Records from a data collection:
◇ ◇ ◇ ◇ ◇ ◇ ◇

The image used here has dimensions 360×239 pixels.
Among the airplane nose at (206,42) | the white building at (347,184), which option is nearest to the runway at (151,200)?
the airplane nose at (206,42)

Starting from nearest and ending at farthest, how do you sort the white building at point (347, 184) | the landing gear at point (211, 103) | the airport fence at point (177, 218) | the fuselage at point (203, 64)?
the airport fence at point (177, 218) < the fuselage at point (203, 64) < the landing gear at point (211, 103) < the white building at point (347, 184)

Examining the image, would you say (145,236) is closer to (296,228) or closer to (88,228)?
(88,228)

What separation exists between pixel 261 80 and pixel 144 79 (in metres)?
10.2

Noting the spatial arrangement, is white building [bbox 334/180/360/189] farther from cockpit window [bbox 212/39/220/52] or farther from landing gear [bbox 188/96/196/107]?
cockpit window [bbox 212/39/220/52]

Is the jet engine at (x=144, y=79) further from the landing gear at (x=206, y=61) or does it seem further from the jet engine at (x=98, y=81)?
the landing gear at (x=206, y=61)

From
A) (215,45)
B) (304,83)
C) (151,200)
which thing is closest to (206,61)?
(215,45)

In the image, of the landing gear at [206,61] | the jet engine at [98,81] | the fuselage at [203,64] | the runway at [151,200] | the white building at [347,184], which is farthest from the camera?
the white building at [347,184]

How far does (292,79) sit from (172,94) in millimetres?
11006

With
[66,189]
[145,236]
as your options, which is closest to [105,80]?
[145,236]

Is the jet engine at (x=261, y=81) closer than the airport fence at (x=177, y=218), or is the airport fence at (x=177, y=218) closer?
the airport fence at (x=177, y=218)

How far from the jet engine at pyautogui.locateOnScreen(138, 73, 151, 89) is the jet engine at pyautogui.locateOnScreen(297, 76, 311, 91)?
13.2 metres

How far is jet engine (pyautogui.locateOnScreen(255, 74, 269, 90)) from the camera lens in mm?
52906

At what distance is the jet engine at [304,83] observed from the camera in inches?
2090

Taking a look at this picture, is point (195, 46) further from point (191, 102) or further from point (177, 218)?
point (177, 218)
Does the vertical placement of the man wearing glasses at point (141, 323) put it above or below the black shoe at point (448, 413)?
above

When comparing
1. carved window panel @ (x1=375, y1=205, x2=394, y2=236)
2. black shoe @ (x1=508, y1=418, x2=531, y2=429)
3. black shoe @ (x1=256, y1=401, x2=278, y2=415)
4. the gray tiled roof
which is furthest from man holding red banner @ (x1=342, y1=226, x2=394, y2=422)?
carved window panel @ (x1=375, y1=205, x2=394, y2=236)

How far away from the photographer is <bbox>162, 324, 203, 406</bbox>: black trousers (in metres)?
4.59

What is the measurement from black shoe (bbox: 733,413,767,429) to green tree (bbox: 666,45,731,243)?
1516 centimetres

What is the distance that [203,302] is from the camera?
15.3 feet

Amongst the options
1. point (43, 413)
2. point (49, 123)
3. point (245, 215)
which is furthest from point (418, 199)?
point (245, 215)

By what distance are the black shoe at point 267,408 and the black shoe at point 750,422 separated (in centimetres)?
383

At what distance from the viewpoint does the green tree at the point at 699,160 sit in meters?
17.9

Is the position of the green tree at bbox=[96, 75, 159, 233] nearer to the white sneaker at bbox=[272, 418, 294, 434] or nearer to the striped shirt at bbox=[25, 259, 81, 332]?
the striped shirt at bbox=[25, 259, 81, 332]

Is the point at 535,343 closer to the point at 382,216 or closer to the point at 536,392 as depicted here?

◇ ◇ ◇ ◇ ◇ ◇ ◇

Written request: Write out the entire listing exactly.

Solved problem:
The image used here has dimensions 360×239 pixels.
Among the airplane nose at (206,42) | the white building at (347,184), which option is nearest to the runway at (151,200)?
the airplane nose at (206,42)

Starting from nearest and ending at farthest, how do you sort the white building at point (347, 184) | the landing gear at point (211, 103) | the airport fence at point (177, 218) | the fuselage at point (203, 64)?
the airport fence at point (177, 218) < the fuselage at point (203, 64) < the landing gear at point (211, 103) < the white building at point (347, 184)

Examining the image, would you say (145,236) is closer to (296,228) or closer to (88,228)?
(88,228)

What separation exists between pixel 261 80 and pixel 144 79 (in metres)?
10.2

Noting the spatial arrangement, is white building [bbox 334/180/360/189] farther from cockpit window [bbox 212/39/220/52] or farther from landing gear [bbox 188/96/196/107]?
cockpit window [bbox 212/39/220/52]

Is the jet engine at (x=144, y=79) further from the landing gear at (x=206, y=61) or does it seem further from the jet engine at (x=98, y=81)?
the landing gear at (x=206, y=61)

From
A) (215,45)
B) (304,83)
C) (151,200)
which thing is closest to (206,61)?
(215,45)

In the image, of the landing gear at [206,61] | the jet engine at [98,81] | the fuselage at [203,64] | the runway at [151,200] | the white building at [347,184], which is farthest from the camera?
the white building at [347,184]

How far does (292,79) sit from (172,94) in millimetres?
11006

With
[66,189]
[145,236]
as your options, which is closest to [105,80]?
[145,236]

Is the jet engine at (x=261, y=81) closer than the airport fence at (x=177, y=218), or is the airport fence at (x=177, y=218) closer?
the airport fence at (x=177, y=218)

How far from the jet engine at pyautogui.locateOnScreen(138, 73, 151, 89) is the jet engine at pyautogui.locateOnScreen(297, 76, 311, 91)?
13.2 metres

How far is jet engine (pyautogui.locateOnScreen(255, 74, 269, 90)) from the camera lens in mm?
52906

At what distance is the jet engine at [304,83] observed from the camera in inches?
2090

Taking a look at this picture, is point (195, 46) further from point (191, 102) or further from point (177, 218)?
point (177, 218)
Does the vertical placement of the man wearing glasses at point (141, 323) put it above or below the black shoe at point (448, 413)?
above

When comparing
1. carved window panel @ (x1=375, y1=205, x2=394, y2=236)
2. black shoe @ (x1=508, y1=418, x2=531, y2=429)
3. black shoe @ (x1=256, y1=401, x2=278, y2=415)
4. the gray tiled roof
which is furthest from man holding red banner @ (x1=342, y1=226, x2=394, y2=422)?
carved window panel @ (x1=375, y1=205, x2=394, y2=236)

How far away from the photographer is <bbox>162, 324, 203, 406</bbox>: black trousers (in metres)?
4.59

What is the measurement from black shoe (bbox: 733,413,767,429) to green tree (bbox: 666,45,731,243)?
1516 centimetres

What is the distance that [203,302] is from the camera?
15.3 feet

Amongst the options
1. point (43, 413)
2. point (49, 123)
3. point (245, 215)
which is furthest from point (418, 199)?
point (245, 215)

By what distance are the black shoe at point 267,408 and the black shoe at point 750,422 separated (in centimetres)?
383

At what distance from the viewpoint does the green tree at the point at 699,160 sit in meters?
17.9

Is the position of the green tree at bbox=[96, 75, 159, 233] nearer to the white sneaker at bbox=[272, 418, 294, 434] or nearer to the striped shirt at bbox=[25, 259, 81, 332]?
the striped shirt at bbox=[25, 259, 81, 332]

Is the point at 535,343 closer to the point at 382,216 or closer to the point at 536,392 as depicted here?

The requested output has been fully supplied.